Выбрать главу

Мама не принадлежала к числу практичных женщин — то, что ей «давало» ее «положение», абсолютно не имело для нее значения. Этого никак не могут понять женщины трезвые, рассудительные (вроде моей бывшей свекрови 3. А. Ждановой, называющей маму «душевнобольной», ибо «не было причин» ей томиться и страдать! Любая из них смирилась бы вообще с чем угодно, лишь бы вовеки не потерять это дарованное судьбой «место наверху». А мама стеснялась подъезжать к Академии на машине, стеснялась говорить там, кто она (и многие подолгу не знали, чья жена Надя Аллилуева). А в те годы вообще жизнь была куда проще — отец еще ходил пешком по улицам, как все люди (правда, он больше любил всегда машину). Но и это казалось чрезмерным выпячиванием среди остальных. Она честно верила в правила и нормы партийной морали, предписывавшей партийцам скромный образ жизни. Она стремилась придерживаться этой морали, потому что это было близко ей самой, ее семье, ее родителям, ее воспитанию.

Очень характерен один пример. После смерти Ленина (а может быть и раньше) было принято постановление ЦК о том, что члены ЦК не имеют права получать гонорар за печатание своих партийных статей, книг и что эти средства должны идти в пользу партии. Мама была этим недовольна, потому что считала: лучше получать то, что ты действительно заработал, чем бесконечно, без всяких лимитов, лазить в карман казны и брать оттуда на свои домашние нужды, на дачи, машины, содержание прислуги и т. п. Тогда еще только-только начиналось казенное содержание домов членов правительства. Слава Богу, мама не дожила до этого и не увидела, как потом, отказавшись от гонораров за партийные труды, наши знатные партийцы со всеми чадами, домочадцами и всеми дальними родственниками сели на шею государству. Все дело было в том, что у мамы было свое понимание жизни, которое она упорно отстаивала. Компромисс был не в ее характере. Она принадлежала сама к молодому поколению революции — к тем энтузиастам-труженикам первых пятилеток, которые были убежденными строителями новой жизни, сами были новыми людьми и свято верили в свои новые идеалы человека, освобожденного революцией от мещанства и от всех прежних пороков. Мама верила во все это со всей силой революционного идеализма, и вокруг нее было тогда очень много людей, подтверждавших своим поведением ее веру.

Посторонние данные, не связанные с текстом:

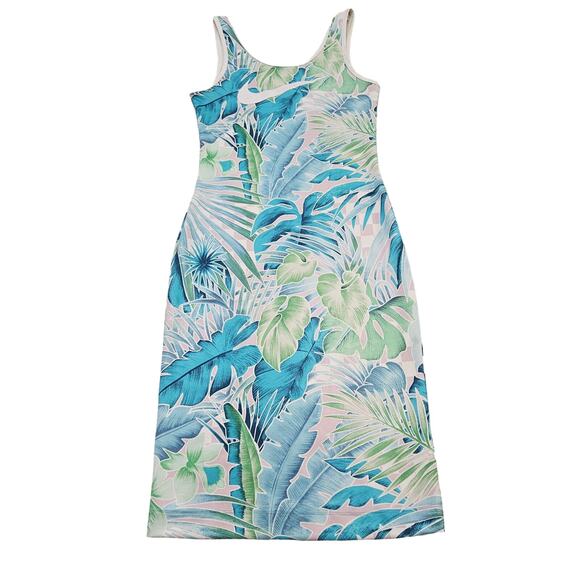 Nike Tropical Floral Sleeveless Athleisure Stretchy Midi Dress Size S Tenniscore - Picture 1 of 8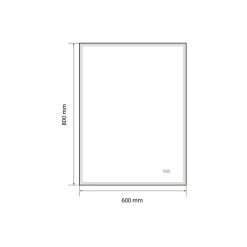 Luxury Bain Miroir salle de bain LED 60x80cm anti buée avec cadre doré LB-126080G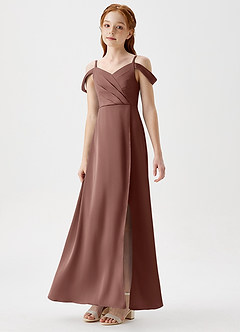 Azazie Ocean Junior Espresso A-Line Off the Shoulder Stretch Satin Dress image5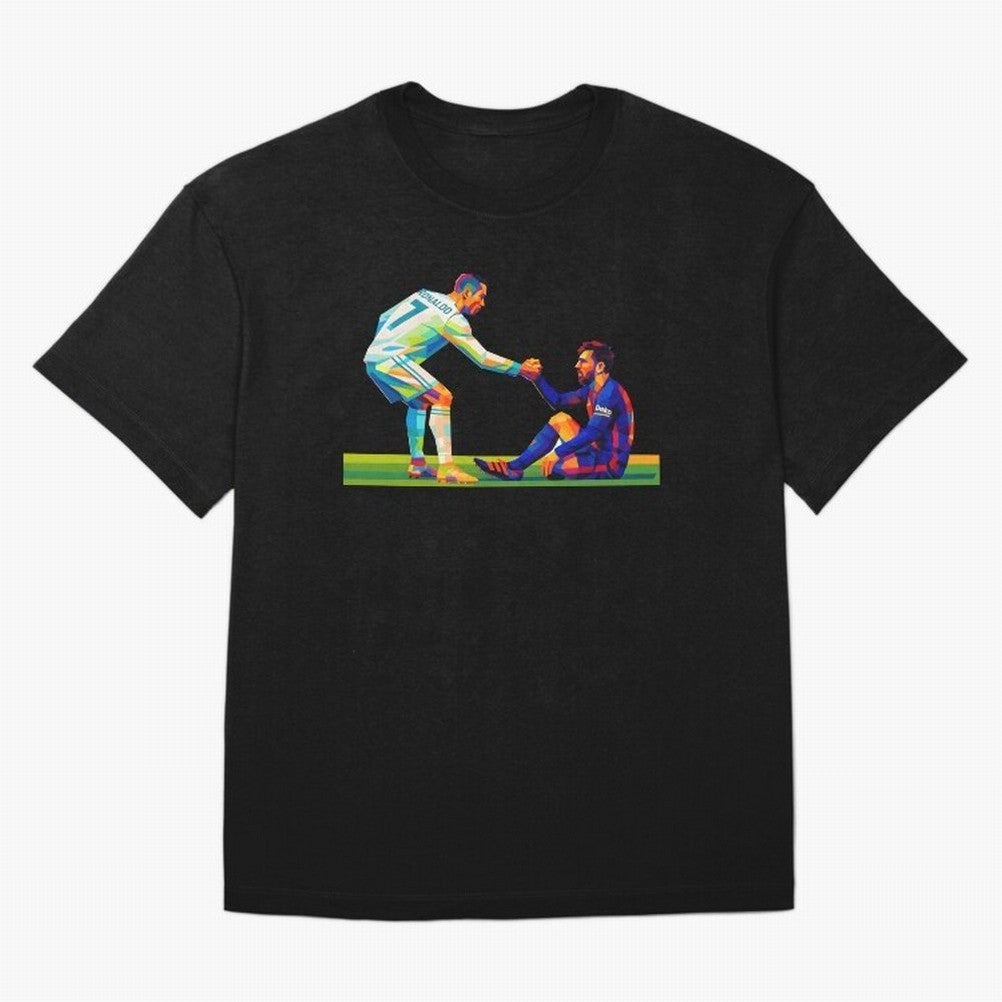 Cristiano Ronaldo & Messi Wpap Art Oversized T-Shirt Discover Match Day Hype around FIFA World Cup 2026 USA Canada Mexico, CR7, England, Stadium Chants, National Pride, Trophy Dreams and Unforgettable Football Memories; Ideal for Football Dads,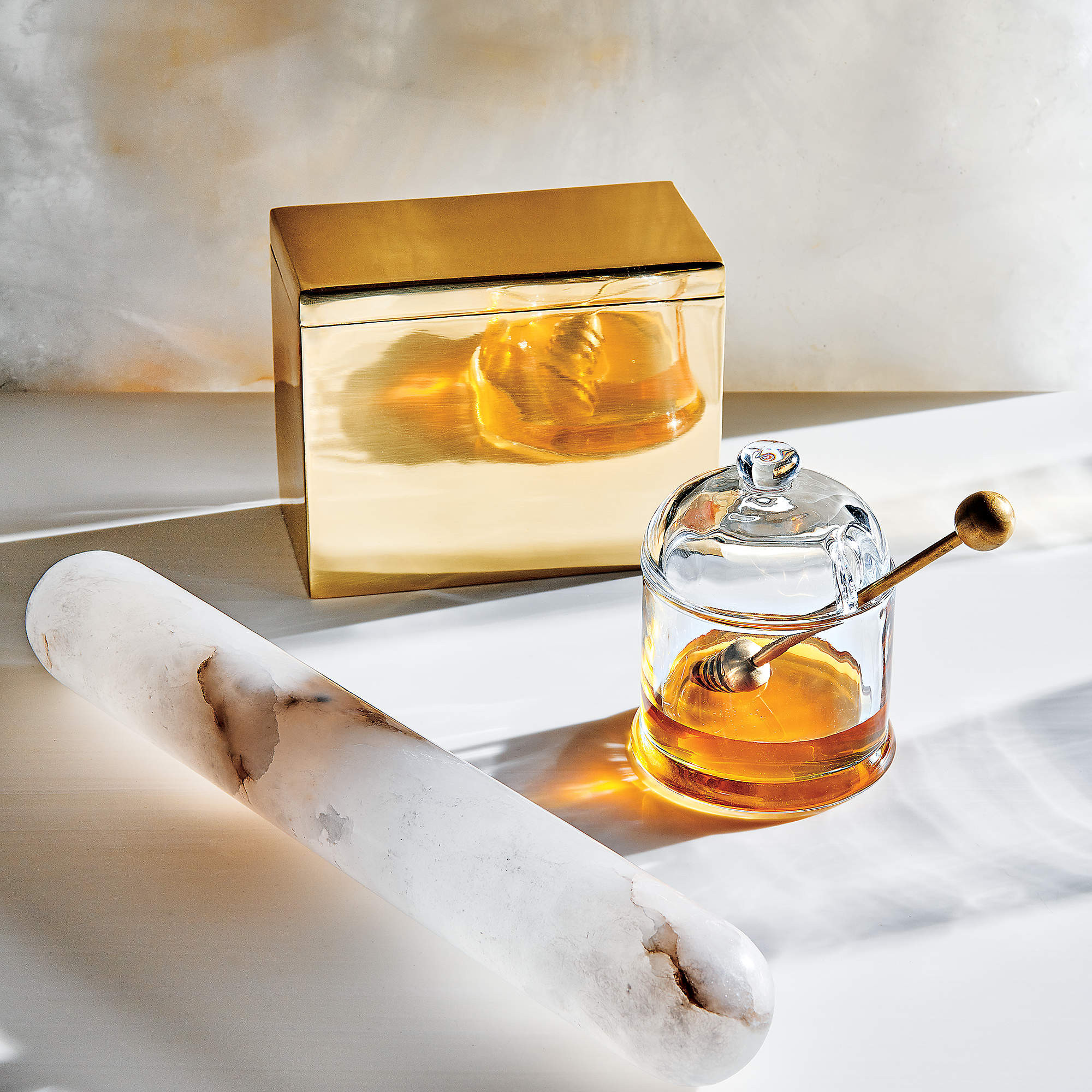 Swarm Glass Honey Pot and Dipper + Reviews | CB2 | CB2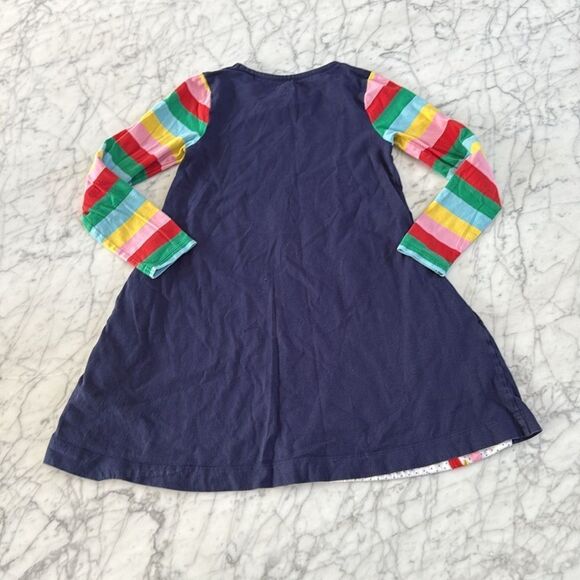 Mini Boden Rainbow Unicorn Applique Dress Girls 7/8 Pockets Long Sleeve Navy - Picture 4 of 5
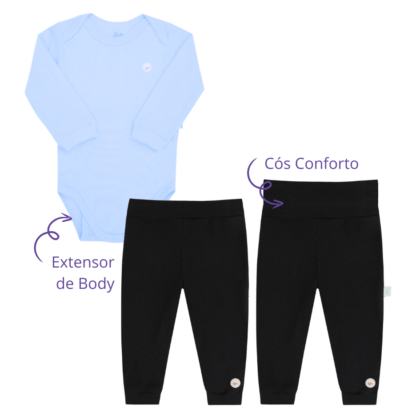 Body e Calça Prematuro Canelado Premium Azul Preto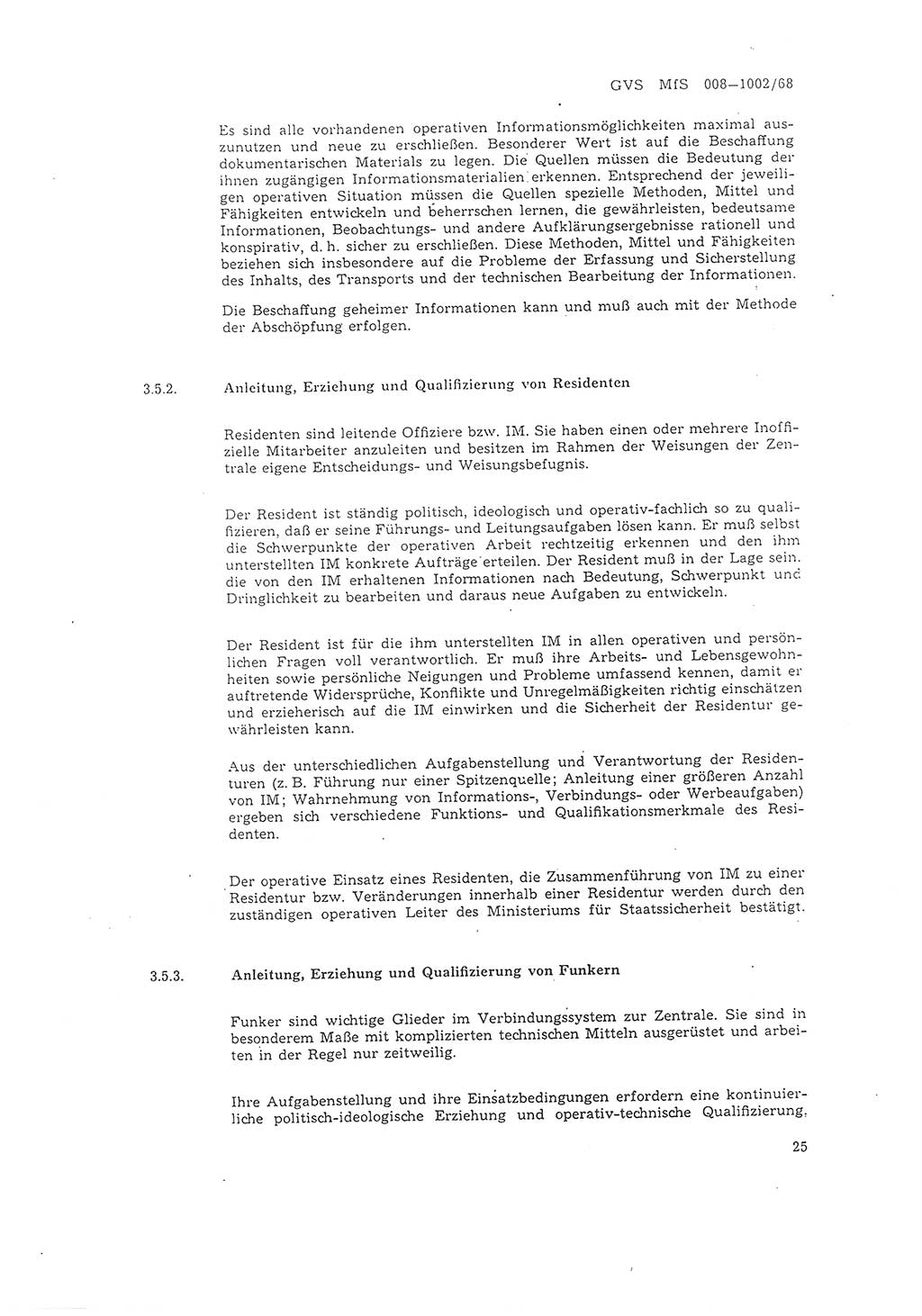 Richtlinie 2/68 für die Arbeit mit Inoffiziellen Mitarbeitern (IM) im Operationsgebiet, Deutsche Demokratische Republik (DDR), Ministerium für Staatssicherheit (MfS), Der Minister (Mielke), Geheime Verschlußsache (GVS) 008-1002/68, Berlin 1968, Seite 25 (RL 2/68 DDR MfS Min. GVS 008-1002/68 1968, S. 25)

И среди всех самым высоким идеалом нового человека показался ей некогда отец. Таким он был в глазах юной гимназистки: только что вернувшийся из Сибири «несгибаемый революционер», друг ее родителей. Таким он был для нее долго, но не всегда… И я думаю, что именно потому, что она была женщиной умной и внутренне бесконечно правдивой, она своим сердцем поняла в конце концов, что отец — не тот новый человек, каким он ей казался в юности. Ее постигло страшное, опустошающее разочарование. Моя няня говорила мне, что последнее время перед смертью мама была необыкновенно грустной, раздражительной. К ней приехала в гости ее гимназическая подруга, они сидели и разговаривали в моей детской комнате (там всегда была «мамина гостиная»), и няня слышала, как мама все повторяла, что «все надоело», «все опостылело», «ничего не радует»; а приятельница ее спрашивала: «Ну, а дети, дети?» — «Все, и дети», — повторяла мама. И няня моя поняла, что раз так, значит, действительно ей надоела жизнь. Но и няне моей, как и всем другим, в голову не могло прийти предположение, что через несколько дней она сможет наложить на себя руки…

К сожалению, никого из близких не было в Москве в ту осень 1932 года. Павлуша и семья Сванидзе были в Берлине; Анна Сергеевна с мужем — в Харькове, дедушка был в Сочи. Мама заканчивала Академию и была чрезвычайно переутомлена. Я помню, как нас, детей, вдруг неожиданно утром в неурочное время отправили гулять. Помню, как за завтраком утирала платочком глаза Наталия Константиновна. Гуляли мы почему-то долго. Потом нас вдруг повезли на дачу в Соколовку — мрачный, темный дом, куда мы все стали ездить этой осенью вместо нашего милого Зубалова. В Соколовке всегда было на редкость угрюмо, большой зал внизу был темным, повсюду были какие-то темные углы и закоулки; в комнатах было холодно, непривычно, неуютно. Потом, к концу дня, к нам приехал Климент Ефремович, пошел с нами гулять, пытался играть, а сам плакал.